Mr. Churchill announced he would say goodbye now as no sane person was up at that hour.
At 6AM as FDR was being hauled aboard his plane, a limo pulled up.
Mr. Churchill got out.
He was wearing his sleep vest pajamas (tops only say the books) a bathrobe and slippers.
Photographers came out in mass.
Mr. Churchill, smoking a cigar of course, gestured them away saying with a smile, “You simply cannot do this to me.”
Later that day he was asked what it was like to get up at 6AM and he replied it was wonderful as he had “time for another cigar.”
A word about his whisky drinking can be said by quoting Mr. Churchill’s quote that, “He had taken more out of Whisky than Whisky had taken out of him.”
“Everything in moderation” was what Mr. Churchill said.
Which led one admirer to comment, “I must say, if the way Winston drinks is ‘moderation’, then he drinks an awful lot in moderation.”
On Mr. Hitler, Mr. Churchill said simply, “If Hitler invaded hell I would make at least a favourable reference to the devil in the House of Commons.”

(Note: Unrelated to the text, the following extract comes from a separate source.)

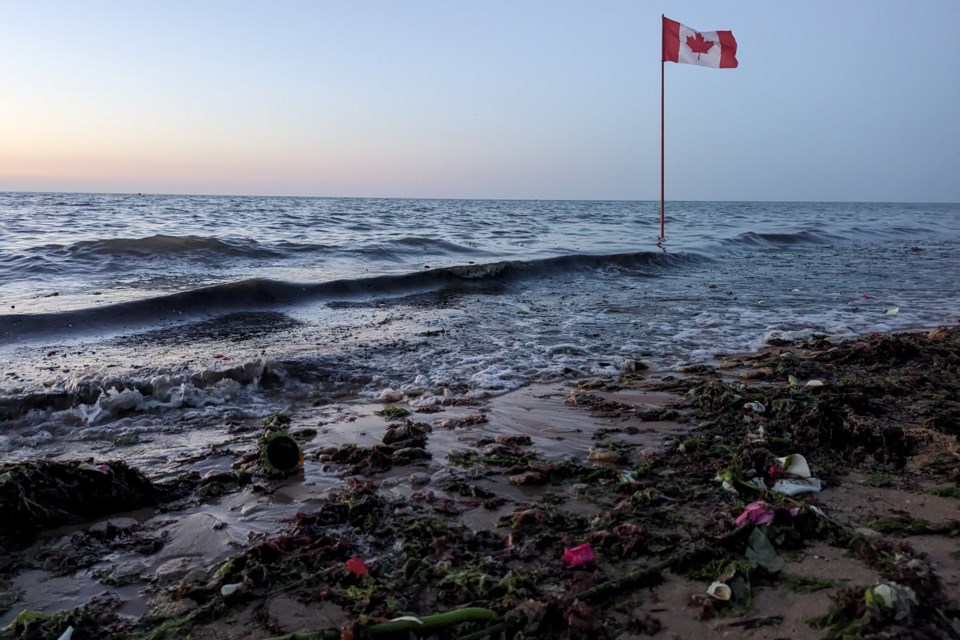 In a moving  evening ceremony on the beach at Bernières-sur-Mer, local residents entered the water and tossed flowers to the waves to mark the 80th anniversary of D-Day.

So why all this Churchill stuff.
For one its fun.
As a writer, he made sure he got all the best lines.
NANCY ASTOR: “Winston, if you were my husband, I would put poison in your coffee.”

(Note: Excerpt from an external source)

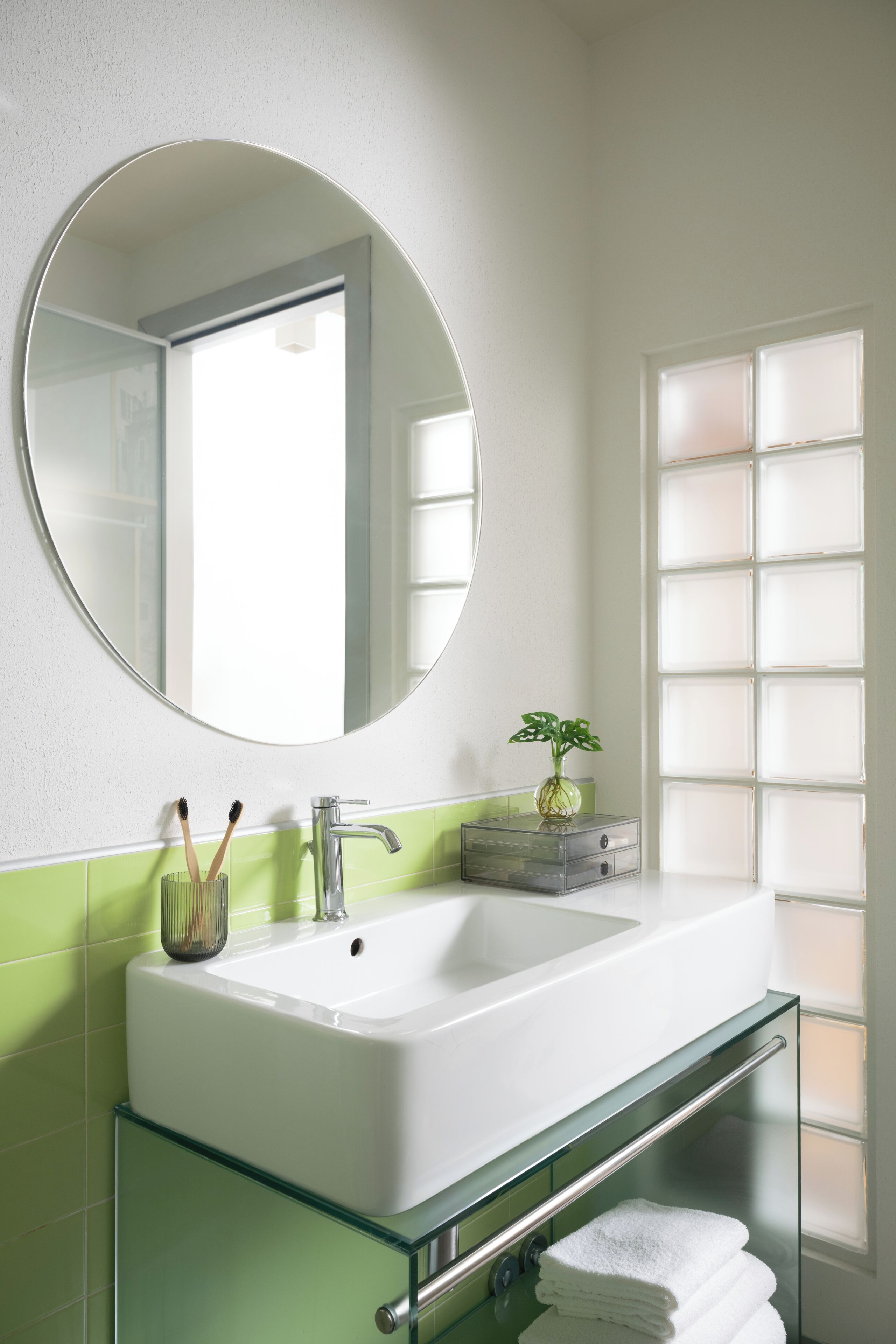 Un bagno con un lavandino bianco, piastrelle verdi, uno specchio rotondo e una finestra con vetro satinato.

WINSTON: “Nancy, if you were my wife, I would drink it.”
The other reason Mr. Churchill was on my mind is that the BBC recently produced a 6 hour documentary titled, Churchill.
What can you say?
Even Spielberg titled Lincoln, Lincoln. (and Jaws, Jaws)
This documentary promised to be in the best tradition of Ken Burns at his best, which if you read this blog, you will know I find barely above a passing grade.
Mr. Burns does quality work.
And he is smart enough to get quality people both in writing and narration to carry him along.
But in his directorial use and selection of source material, video and photographs he falls far short of the mark and in my opinion is quite the historical humbug.
I was trained in a tough school of historiography in Ann Arbor, Michigan.
Historiography is the study and CRITICAL REVIEW of historical writing.
I would complain to my Professors that they were often too tough, their standards too high when they would blast a colleague on some minor error.
NO ERROR IS MINOR they would reply.
If you catch that ONE, how many did you NOT CATCH due to your lack of depth on the subject.
So I was taught.
So I hold Mr. Burns to that standard.
So when Mr. Burns uses photographs to illustrate events in the narrative THAT TOOK PLACE 10 YEARS before the photograph was taken, and knowingly crops or alters the photo so it fits into the narrative, well then.
I have to close that door.
But back to the new Churchill Documentary.
It has got some good reviews.
I told myself to give it chance.
Watch it through.
Then make up my mind on.
So was the plan.
It is on You Tube to make it easy to watch.
6 episodes at 1 hour per episode from the BBC.
I am sorry I have to announce I got through less than 30 seconds.
In the bit I saw, the narrative said, “Churchill was spending the weekend at the PM’s country estate, Chequers.
The video however showed Mr. Churchill’s country estate, Chartwell.
OH COME ON.
One job.
One job to do.
One job to do to tell the story of Winston Churchill and you can’t keep his house straight from the house of the British Prime Minister.
OH
GIVE
ME
A
BREAK.
I shut off YouTube and reached for my blog.
I happily typed out this paean to myself and my self admitted genius.
Then I went looking for pictures of the two house to show how dumb these folks were.
CHARTWELL – Churchill’s Home
AND
CHEQUERS – British Prime Minister’s Country Home (Like Camp David)
THEN I checked YouTube to be sure I was right.
Ahhhhhhhhhhh.
Oops?
I had one job to do.
One job.
TO watch and comment on the passing show and be correct in my assertions.
And I blew it.
So mark this down.
I was wrong.
I admit it.
I aplogogize.
I was wrong.
This isn’t like the time in the WZZM13 Newsroom when I stood on a desk a yelled, “I WAS WRONG.”
I really did that.
I stood up and yelled, “I APOLOGIZE. WRITE TODAY DOWN. I WAS WRONG … NOT ONE OF YOU IS AS SMART AS I THOUGHT YOU WERE.”
This one is all on me.
The show was correct.
They had the right house.
I will get back to you as soon as I make up my mind to watch the show.